▶ _Objective_
Convert the listing below into a numbered list with one line per number, skipping blank lines and leaving out the pictures.

▶ _Records shown_
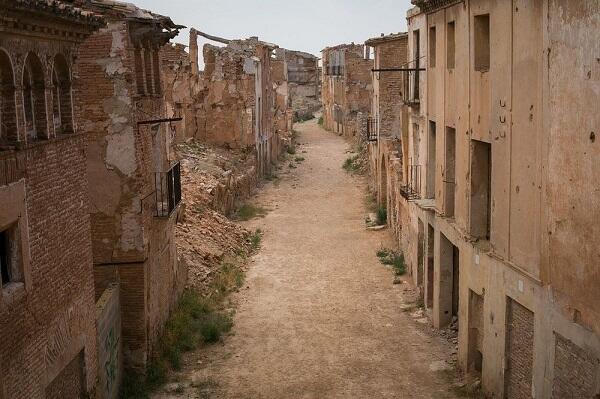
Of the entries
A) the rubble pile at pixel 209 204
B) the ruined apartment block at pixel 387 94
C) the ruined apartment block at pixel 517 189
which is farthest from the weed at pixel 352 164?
the ruined apartment block at pixel 517 189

▶ _Response below_
1. Of the entries
2. A) the rubble pile at pixel 209 204
3. B) the ruined apartment block at pixel 387 94
4. C) the ruined apartment block at pixel 517 189
5. which is farthest from the weed at pixel 352 164?
6. the ruined apartment block at pixel 517 189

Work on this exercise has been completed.